Around the bend from where the Strand meets North Road was the Warmies; water that was used for cooling was discharged from the powerhouse into the Yarra River. A steam punt guided by chains ferried cars, bike riders, and sometimes trucks across the mouth of the river from Newport to Williamstown Road, Port Melbourne; we always knew it as Fisherman Bend. You could squeeze about 32 cars on to the punt. I forget the make and year of the car that my brother, Graeme Kelly, Ron Templeton, and some others would push from Kelly’s place to the punt, and then on to the marshy grasslands and runways that surrounded the buildings of the Commonwealth Aircraft Corporation and General Motors Holden.

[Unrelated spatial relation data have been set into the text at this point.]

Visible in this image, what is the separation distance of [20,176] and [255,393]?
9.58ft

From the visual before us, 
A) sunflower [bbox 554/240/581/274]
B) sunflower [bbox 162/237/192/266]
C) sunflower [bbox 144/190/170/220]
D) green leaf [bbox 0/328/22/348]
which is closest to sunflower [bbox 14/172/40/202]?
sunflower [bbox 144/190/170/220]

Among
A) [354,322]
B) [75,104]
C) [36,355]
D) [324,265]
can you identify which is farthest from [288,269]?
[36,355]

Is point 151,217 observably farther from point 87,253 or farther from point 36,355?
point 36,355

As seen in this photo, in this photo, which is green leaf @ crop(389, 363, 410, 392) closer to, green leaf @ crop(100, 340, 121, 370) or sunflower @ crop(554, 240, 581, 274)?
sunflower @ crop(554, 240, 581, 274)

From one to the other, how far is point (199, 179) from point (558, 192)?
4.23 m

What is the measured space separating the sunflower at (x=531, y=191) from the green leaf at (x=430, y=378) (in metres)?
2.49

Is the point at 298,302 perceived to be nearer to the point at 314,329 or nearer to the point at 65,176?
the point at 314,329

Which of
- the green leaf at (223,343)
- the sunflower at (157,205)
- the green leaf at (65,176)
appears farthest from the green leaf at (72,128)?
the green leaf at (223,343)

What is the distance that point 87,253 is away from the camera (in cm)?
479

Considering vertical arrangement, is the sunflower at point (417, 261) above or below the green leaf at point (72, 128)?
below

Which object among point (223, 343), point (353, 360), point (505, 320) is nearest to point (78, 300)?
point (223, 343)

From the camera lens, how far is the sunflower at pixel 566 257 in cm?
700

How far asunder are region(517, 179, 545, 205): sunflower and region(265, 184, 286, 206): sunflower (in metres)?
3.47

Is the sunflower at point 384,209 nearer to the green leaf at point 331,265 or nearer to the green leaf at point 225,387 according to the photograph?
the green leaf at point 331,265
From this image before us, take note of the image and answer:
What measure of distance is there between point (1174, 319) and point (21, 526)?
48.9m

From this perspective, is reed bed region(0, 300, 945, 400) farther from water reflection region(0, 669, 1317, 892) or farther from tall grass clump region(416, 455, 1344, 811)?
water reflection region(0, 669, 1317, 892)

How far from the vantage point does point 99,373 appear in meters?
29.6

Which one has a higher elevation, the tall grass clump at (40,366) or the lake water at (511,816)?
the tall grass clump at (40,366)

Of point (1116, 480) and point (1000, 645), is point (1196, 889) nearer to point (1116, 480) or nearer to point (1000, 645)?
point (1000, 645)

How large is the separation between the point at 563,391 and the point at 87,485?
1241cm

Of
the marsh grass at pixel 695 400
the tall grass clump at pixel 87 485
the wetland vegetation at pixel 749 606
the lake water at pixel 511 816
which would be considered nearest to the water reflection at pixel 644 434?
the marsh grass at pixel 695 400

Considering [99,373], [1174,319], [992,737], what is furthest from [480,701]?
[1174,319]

During wartime, the Commonwealth Aircraft Corporation made the Wirraway, Wackett, Mustang, and a fighter aircraft known as the Boomerang. I helped push the car on to the punt a few times and became a Sunday driver over the grasslands and up and down the airstrip that was home to the Boomerang.
Mum learned to drive in the Holden and she became a licensed driver. I think she drove only once or twice to the Melbourne Road shops in Newport and the once or twice to the Douglas Parade shops in Williamstown; her top speed was bout 10 miles per hour and the car bounced over the bluestones of the gutters that she always seemed to drive on. And then she drove no more. When dad took a new job at Turner Industries in White Horse, Road Box Hill the Holden became the last car we had. At first, he took the train to work; changing at Flinders Street to the Box Hill-Lilydale line. The train journey was over an hour each way. Dad became the owner of Vespa scooter. I remember him layering coats and then a raincoat on cold wintry mornings before he started on the long journey to Turner’s.

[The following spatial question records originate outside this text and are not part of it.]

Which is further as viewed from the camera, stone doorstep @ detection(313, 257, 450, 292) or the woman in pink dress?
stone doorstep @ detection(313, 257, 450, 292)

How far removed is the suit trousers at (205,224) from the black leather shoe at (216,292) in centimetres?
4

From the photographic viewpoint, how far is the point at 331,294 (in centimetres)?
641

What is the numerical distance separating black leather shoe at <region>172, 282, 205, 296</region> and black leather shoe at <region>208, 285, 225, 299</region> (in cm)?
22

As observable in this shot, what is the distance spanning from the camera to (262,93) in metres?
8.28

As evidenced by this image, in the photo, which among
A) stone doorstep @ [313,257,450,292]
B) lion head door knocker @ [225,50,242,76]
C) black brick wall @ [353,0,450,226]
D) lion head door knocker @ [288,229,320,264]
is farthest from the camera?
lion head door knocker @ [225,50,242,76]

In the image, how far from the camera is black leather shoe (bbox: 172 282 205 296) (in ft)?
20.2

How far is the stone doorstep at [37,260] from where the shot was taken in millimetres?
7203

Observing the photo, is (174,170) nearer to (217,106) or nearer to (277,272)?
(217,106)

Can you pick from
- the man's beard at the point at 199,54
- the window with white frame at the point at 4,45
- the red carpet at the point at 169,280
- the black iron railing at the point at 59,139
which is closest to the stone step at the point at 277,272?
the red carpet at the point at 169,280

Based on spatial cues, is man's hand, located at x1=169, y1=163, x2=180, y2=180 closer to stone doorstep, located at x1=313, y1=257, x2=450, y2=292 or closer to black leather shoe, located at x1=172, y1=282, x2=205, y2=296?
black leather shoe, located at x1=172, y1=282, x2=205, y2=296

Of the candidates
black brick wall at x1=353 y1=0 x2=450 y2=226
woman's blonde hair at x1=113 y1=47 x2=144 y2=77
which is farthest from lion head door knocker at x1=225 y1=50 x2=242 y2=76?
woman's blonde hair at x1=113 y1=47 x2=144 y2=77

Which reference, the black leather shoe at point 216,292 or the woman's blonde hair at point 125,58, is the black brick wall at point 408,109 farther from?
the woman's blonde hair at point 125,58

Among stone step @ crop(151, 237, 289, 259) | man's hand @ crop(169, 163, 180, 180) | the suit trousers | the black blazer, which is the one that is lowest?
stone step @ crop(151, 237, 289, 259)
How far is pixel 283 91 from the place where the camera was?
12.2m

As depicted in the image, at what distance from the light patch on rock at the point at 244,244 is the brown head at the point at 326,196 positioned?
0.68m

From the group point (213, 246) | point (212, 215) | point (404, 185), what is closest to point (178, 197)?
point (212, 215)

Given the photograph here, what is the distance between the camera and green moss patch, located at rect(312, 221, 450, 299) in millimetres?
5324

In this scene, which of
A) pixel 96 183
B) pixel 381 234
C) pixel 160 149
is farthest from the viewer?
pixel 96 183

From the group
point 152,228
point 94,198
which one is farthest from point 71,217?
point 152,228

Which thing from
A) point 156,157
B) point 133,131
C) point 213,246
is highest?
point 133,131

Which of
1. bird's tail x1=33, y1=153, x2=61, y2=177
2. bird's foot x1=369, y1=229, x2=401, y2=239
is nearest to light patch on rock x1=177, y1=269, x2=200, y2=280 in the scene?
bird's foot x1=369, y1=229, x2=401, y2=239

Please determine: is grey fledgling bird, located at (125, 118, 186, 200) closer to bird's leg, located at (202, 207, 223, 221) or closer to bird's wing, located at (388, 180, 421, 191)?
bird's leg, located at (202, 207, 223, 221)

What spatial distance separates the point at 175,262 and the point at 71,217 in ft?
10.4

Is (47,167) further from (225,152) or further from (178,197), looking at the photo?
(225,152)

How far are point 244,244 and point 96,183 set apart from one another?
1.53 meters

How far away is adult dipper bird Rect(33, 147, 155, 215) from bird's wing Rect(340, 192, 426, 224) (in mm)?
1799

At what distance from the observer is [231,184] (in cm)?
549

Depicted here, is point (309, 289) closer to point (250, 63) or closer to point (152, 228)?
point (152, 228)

The Vespa was always parked in the front yard pushed up against the veranda. Some Saturday afternoons I would jump onto the Vespa and even though the handlebars were locked at an angle I would ride the Great Alpine Road from Myrtleford to Bairnsdale; the Vespa engine staining and humming in my throat.
Now that the Cube is discontinued from Nissan’s US lineup, I need to sit in the driver’s seat of the parked Cube on Saturday afternoons and joy ride Iceland’s Ring Road and the Tasmanian Peninsula.